Cell cultures grown on Lab-Tek®II 8-well chamber slide systems (Thermo Fisher Scientific, Cat# 154534) were fixed for 20 min with 4% paraformaldehyde/4% sucrose in PBS at RT and followed by washes in PBS. Cells were then permeabilized with 0.3% Triton X-100 in PBS for 5 min at RT, and washed again in PBS. Slides were then incubated in blocking buffer (0.5% BSA in 0.1M Tris/0.15M NaCl) for 30 min at RT, followed by the incubation with the primary antibody (GRB7, 1:1500, in 0.1% BSA/0.25% Triton X-100 blocking solution) for 24 h at 4° C in a humid chamber. Slides were then developed in two ways: 1) IHC, using the Vectastain Elite ABD HRP kit as described above), and 2) Immunofluorescence, described here. Following three washes with PBS, cells were blocked again for 30 min, washed three more times with PBS and incubated with an anti-rabbit secondary antibody coupled to Alexa Fluor488. Cells were washed with PBS, and incubated for 3 min with 5μg/ml WGA-Alexa-Fluor647- (Thermo Fisher Scientific, Cat #W32466) and 300nM DAPI (Thermo Fisher Scientific, Cat# D1306) to label the plasma membrane and the nuclei. Following three more washes with PBS, cells were mounted using Everbrite mounting medium (Biotium, Fremont, CA, USA, Cat# 32002).

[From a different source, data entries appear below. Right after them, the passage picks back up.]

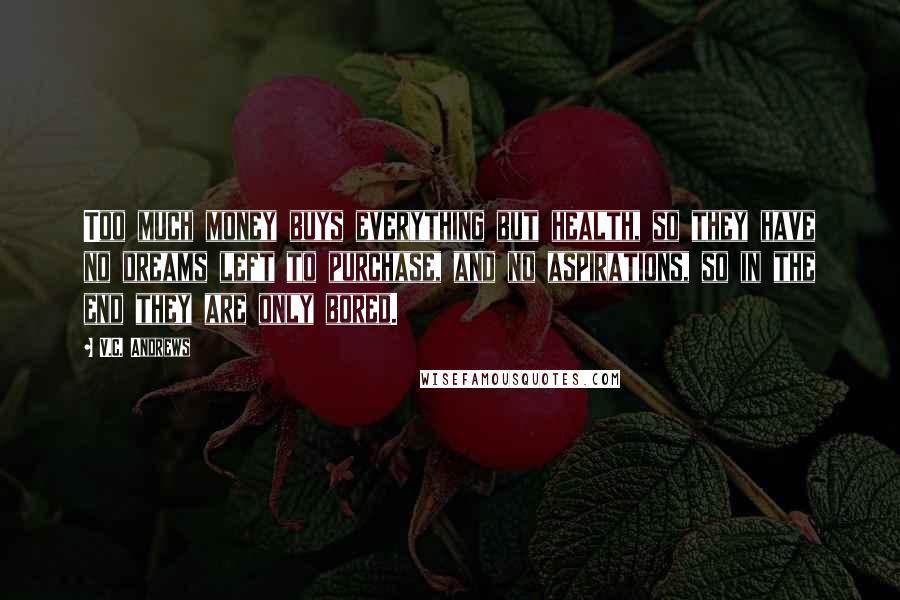 V.C. Andrews Quotes: Too much money buys everything but health, so they have no dreams left to purchase, and no aspirations, so in the end they are only bored.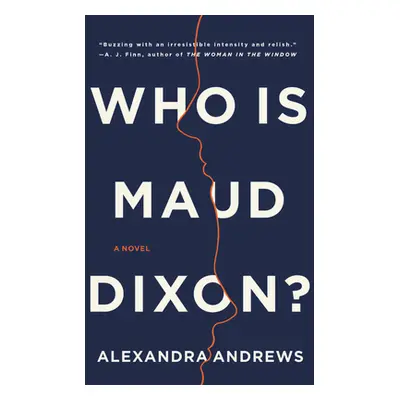 "Who Is Maud Dixon?" - "" ("Andrews Alexandra")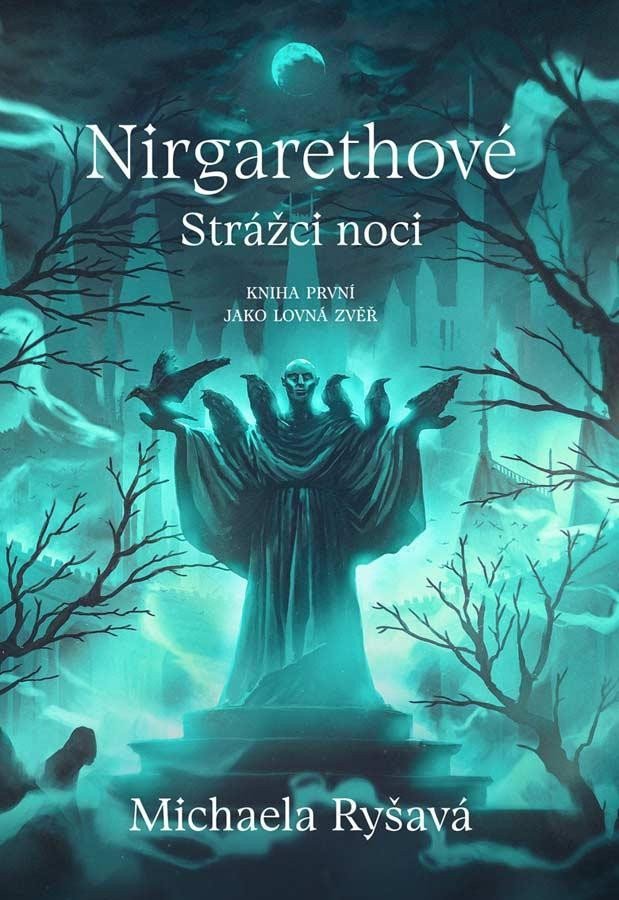 Nirgarethové Strážci noci 1 - Jako lovná zvěř – Ryšavá Michaela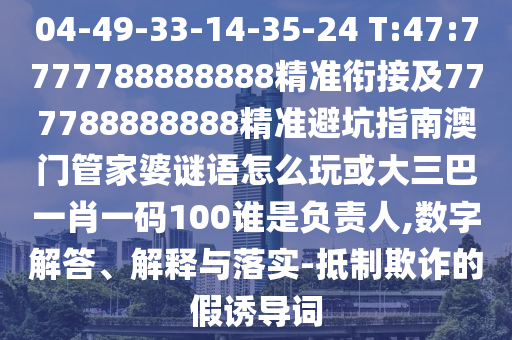 04-49-33-14-35-24 T:47:7777788888888精準銜接及777788888888精準避坑指南澳門管家婆謎語怎么玩或大三巴一肖一碼100誰是負責人,數字解答、解釋與落實-抵制欺詐的假誘導詞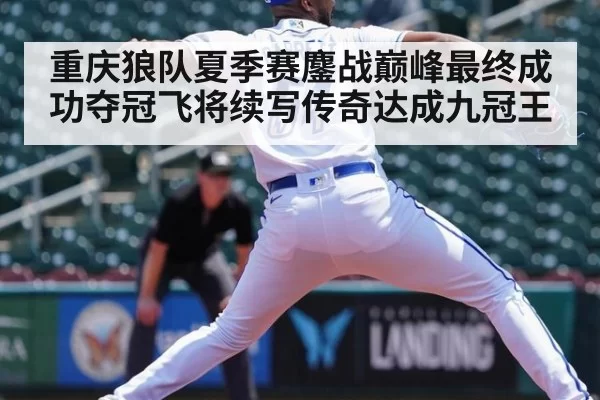 重庆狼队夏季赛鏖战巅峰最终成功夺冠飞将续写传奇达成九冠王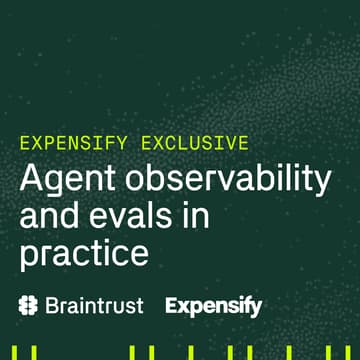 Cover Image for Expensify x Braintrust 101: Active Observability
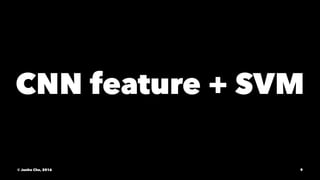 CNN feature + SVM
© Junho Cho, 2016 9
 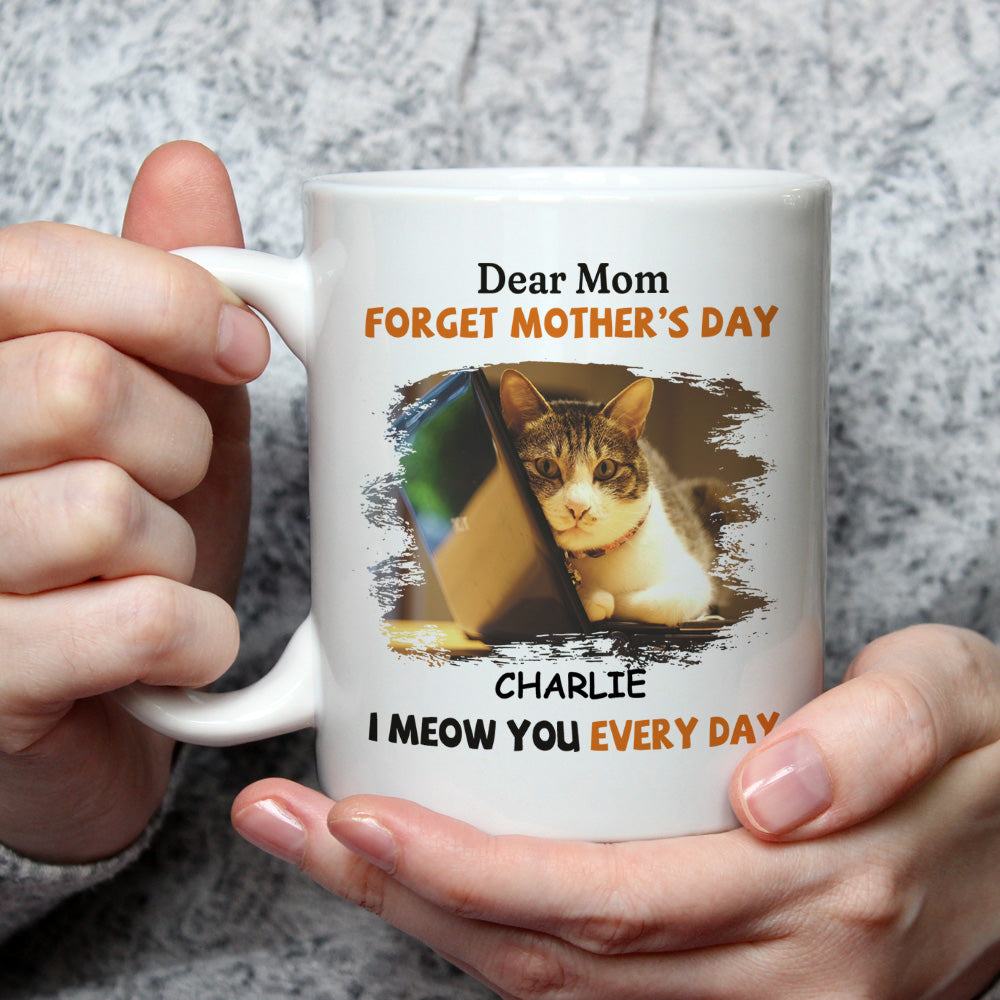 Custom Photo Mother's day Birthday Gifts For Cat Mom, Cat Lovers • I Meow You Every Day Mom - Personalized Coffee Mug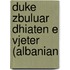 Duke Zbuluar Dhiaten E Vjeter (Albanian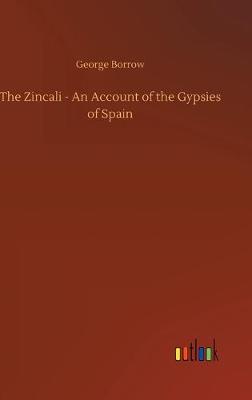 The Zincali - An Account of the Gypsies of Spain (Hardback)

Cells were imaged using an inverted epifluorescent Zeiss Axio Observer Z1 microscope, a 20× objective, and an Andor Luca EMCCD camera (Andor Technology, South Windsor, CT, USA). Fluorescence for Alexa Fluor488 and Alexa Fluor647 was detected using 485 nm excitation/535nm emission and 640 nm excitation/680 nm emission wavelengths respectively, DAPI was detected using 350 nm excitation/430 nm emission (Chroma Technologies Corp, Bellows Falls, VT, USA). In all experiments, cells were imaged at middle height of the cell, with exposure times of 200 ms. Merged images were prepared using FIJI software [27].
Statistical analysis
Chi-squared tests were used to test for associations between GRB7 expression and clinical covariates. A multivariate logistic regression was used to identify independent prognostic factors, and a simple kappa coefficient estimate was used to test for agreement between variables. Survival curves were generated using the Kaplan-Meier method, with significance evaluated using the log-rank test of significance, and in some cases a Wilcoxon test was used as comparison. All analyses were performed with SAS software version 9.4 (SAS Institute, Cary, NC, USA), and graphs were generated by R software and Graphpad Prism.
SUPPLEMENTARY MATERIALS
ACKNOWLEDGMENTS
We thank Solange Bassale (Knight Cancer Institute, OR), for preparing the graphs in R Software. We thank our colleague Betsy Ramsey for critical reading of the manuscript and helpful comments. This paper only reflects the opinions of the authors but not those of the VA or US government.
Author contributions
AVS, TP and SWL participated in the design of the study. PMF reviewed the pathology. BP performed the statistical analysis. AVS, TP and SWL drafted the manuscript. All authors read and approved the final manuscript.
CONFLICTS OF INTEREST
The authors declare no competing financial interests.
FUNDING
This study was supported by 1I01BX002236-01A2 and W81XWH-16-1-0546.